Given task: Copy out all of the data below, swapping each "girl's smiling face" for "child's smiling face" and changing nothing else. Leave the pictures out.

Provided material:
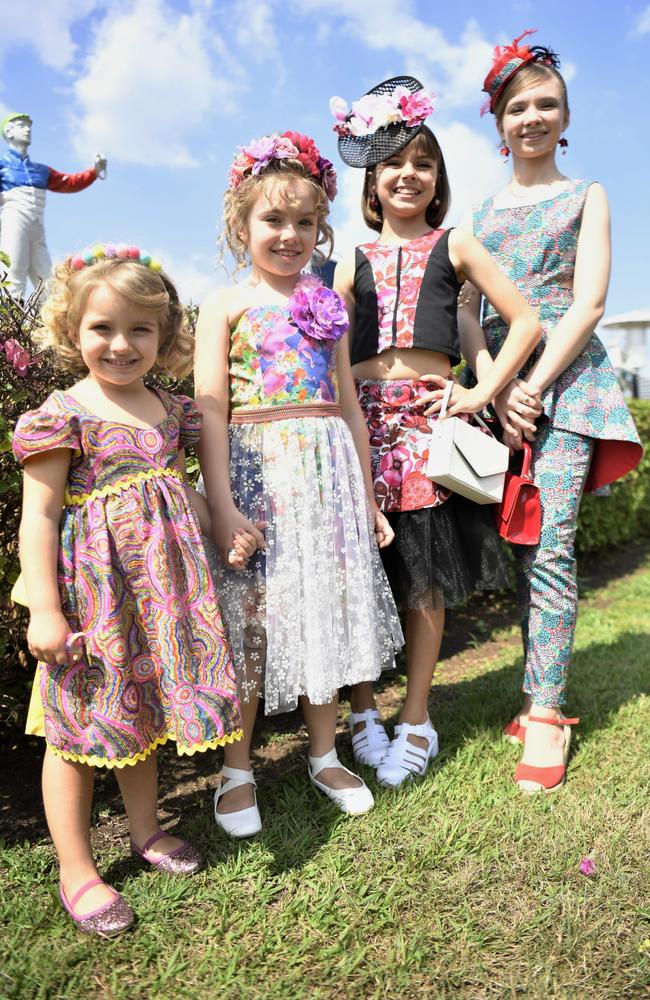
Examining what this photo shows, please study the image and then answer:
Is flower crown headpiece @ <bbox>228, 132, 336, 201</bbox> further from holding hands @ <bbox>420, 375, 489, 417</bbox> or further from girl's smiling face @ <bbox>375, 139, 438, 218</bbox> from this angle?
holding hands @ <bbox>420, 375, 489, 417</bbox>

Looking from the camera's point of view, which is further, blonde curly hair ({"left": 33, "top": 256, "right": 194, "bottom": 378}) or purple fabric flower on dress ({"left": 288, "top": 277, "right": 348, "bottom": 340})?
purple fabric flower on dress ({"left": 288, "top": 277, "right": 348, "bottom": 340})

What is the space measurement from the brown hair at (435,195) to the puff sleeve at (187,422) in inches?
42.7

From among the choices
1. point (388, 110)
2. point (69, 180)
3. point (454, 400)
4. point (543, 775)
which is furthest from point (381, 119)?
point (69, 180)

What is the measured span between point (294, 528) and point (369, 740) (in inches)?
37.1

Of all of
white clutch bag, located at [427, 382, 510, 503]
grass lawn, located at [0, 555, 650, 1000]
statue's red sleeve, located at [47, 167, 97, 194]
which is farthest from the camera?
statue's red sleeve, located at [47, 167, 97, 194]

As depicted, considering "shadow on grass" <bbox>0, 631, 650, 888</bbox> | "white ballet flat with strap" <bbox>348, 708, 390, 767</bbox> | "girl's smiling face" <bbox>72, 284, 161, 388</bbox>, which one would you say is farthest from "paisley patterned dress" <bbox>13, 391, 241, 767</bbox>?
"white ballet flat with strap" <bbox>348, 708, 390, 767</bbox>

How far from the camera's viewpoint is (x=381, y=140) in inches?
101

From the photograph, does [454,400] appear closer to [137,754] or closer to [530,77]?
[530,77]

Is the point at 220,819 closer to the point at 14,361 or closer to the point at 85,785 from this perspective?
the point at 85,785

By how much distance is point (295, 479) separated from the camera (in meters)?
2.26

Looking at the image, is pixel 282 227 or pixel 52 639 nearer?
pixel 52 639

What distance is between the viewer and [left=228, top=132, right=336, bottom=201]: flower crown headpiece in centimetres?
233

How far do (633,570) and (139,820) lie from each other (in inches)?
214

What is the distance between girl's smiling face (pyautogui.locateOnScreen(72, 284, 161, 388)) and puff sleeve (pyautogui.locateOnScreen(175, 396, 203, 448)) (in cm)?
19
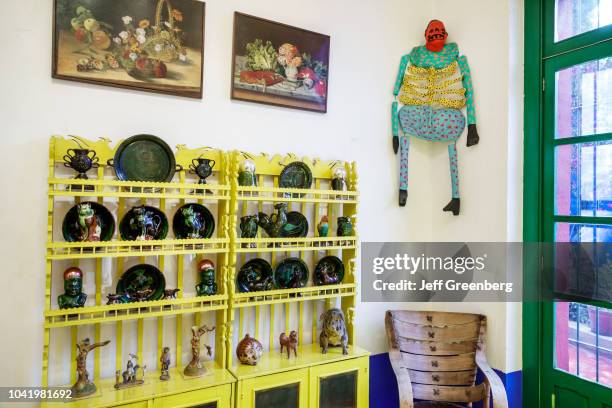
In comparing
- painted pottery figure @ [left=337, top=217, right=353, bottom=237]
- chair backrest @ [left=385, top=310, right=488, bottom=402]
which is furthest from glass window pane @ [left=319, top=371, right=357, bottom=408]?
painted pottery figure @ [left=337, top=217, right=353, bottom=237]

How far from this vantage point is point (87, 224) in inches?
59.4

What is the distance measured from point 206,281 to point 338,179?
33.2 inches

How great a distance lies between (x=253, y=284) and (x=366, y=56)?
149 cm

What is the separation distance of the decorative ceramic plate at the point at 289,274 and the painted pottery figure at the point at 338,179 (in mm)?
434

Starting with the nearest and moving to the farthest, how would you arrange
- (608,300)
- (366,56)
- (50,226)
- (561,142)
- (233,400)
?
(50,226) → (233,400) → (608,300) → (561,142) → (366,56)

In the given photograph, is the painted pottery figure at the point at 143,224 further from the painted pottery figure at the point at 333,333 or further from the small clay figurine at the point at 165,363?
the painted pottery figure at the point at 333,333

Answer for this exercise:
Examining what this photo shows, please study the image and then answer:
Is flower crown headpiece @ <bbox>228, 132, 336, 201</bbox> further from holding hands @ <bbox>420, 375, 489, 417</bbox> or further from child's smiling face @ <bbox>375, 139, 438, 218</bbox> from this angle?
holding hands @ <bbox>420, 375, 489, 417</bbox>

Looking from the camera's point of view, which is further, blonde curly hair ({"left": 33, "top": 256, "right": 194, "bottom": 378}) or purple fabric flower on dress ({"left": 288, "top": 277, "right": 348, "bottom": 340})?
purple fabric flower on dress ({"left": 288, "top": 277, "right": 348, "bottom": 340})

What is the space measurement from the brown hair at (435,195) to the puff sleeve at (187,422) in inches?
42.7

From among the choices
1. point (388, 110)
2. point (69, 180)
3. point (454, 400)
4. point (543, 775)
which is furthest from point (381, 119)?
point (69, 180)

What is the measured span between point (294, 528) and point (369, 740) (in inches)?
37.1

Of all of
white clutch bag, located at [427, 382, 510, 503]
grass lawn, located at [0, 555, 650, 1000]
statue's red sleeve, located at [47, 167, 97, 194]
which is farthest from the camera?
statue's red sleeve, located at [47, 167, 97, 194]

As depicted, considering "shadow on grass" <bbox>0, 631, 650, 888</bbox> | "white ballet flat with strap" <bbox>348, 708, 390, 767</bbox> | "child's smiling face" <bbox>72, 284, 161, 388</bbox>, which one would you say is farthest from "paisley patterned dress" <bbox>13, 391, 241, 767</bbox>?
"white ballet flat with strap" <bbox>348, 708, 390, 767</bbox>

How far from the camera's viewpoint is (x=381, y=140) in inches?
101

From the photograph, does [454,400] appear closer to [137,754] or closer to [530,77]?
[530,77]

Is the point at 220,819 closer to the point at 14,361 or closer to the point at 85,785 from this perspective?
the point at 85,785

By how much distance is point (295, 479) separated from the camera (in meters)?
2.26

Looking at the image, is pixel 282 227 or pixel 52 639 nearer?
pixel 52 639

What distance is between the viewer and [left=228, top=132, right=336, bottom=201]: flower crown headpiece in centimetres?
233

How far do (633,570) and (139,820) lie from each other (in inches)?
214

What is the distance between child's smiling face (pyautogui.locateOnScreen(72, 284, 161, 388)) and puff sleeve (pyautogui.locateOnScreen(175, 396, 203, 448)) (in cm)?
19
In comparing
- painted pottery figure @ [left=337, top=217, right=353, bottom=237]
- chair backrest @ [left=385, top=310, right=488, bottom=402]
which is furthest from glass window pane @ [left=319, top=371, right=357, bottom=408]?
painted pottery figure @ [left=337, top=217, right=353, bottom=237]

How far from this vantage point is point (87, 224) in inches?
59.4

What is the distance measured from point 206,281 to point 338,179?
33.2 inches

How great a distance lies between (x=253, y=284) and (x=366, y=56)?
149 cm

What is the separation distance of the decorative ceramic plate at the point at 289,274 and the painted pottery figure at the point at 338,179 (in mm)?
434

Starting with the nearest and moving to the farthest, how would you arrange
- (608,300)
- (366,56)
- (50,226)
- (561,142)
- (233,400)
?
(50,226) → (233,400) → (608,300) → (561,142) → (366,56)

In the given photograph, is the painted pottery figure at the point at 143,224 further from the painted pottery figure at the point at 333,333 or further from the small clay figurine at the point at 165,363?
the painted pottery figure at the point at 333,333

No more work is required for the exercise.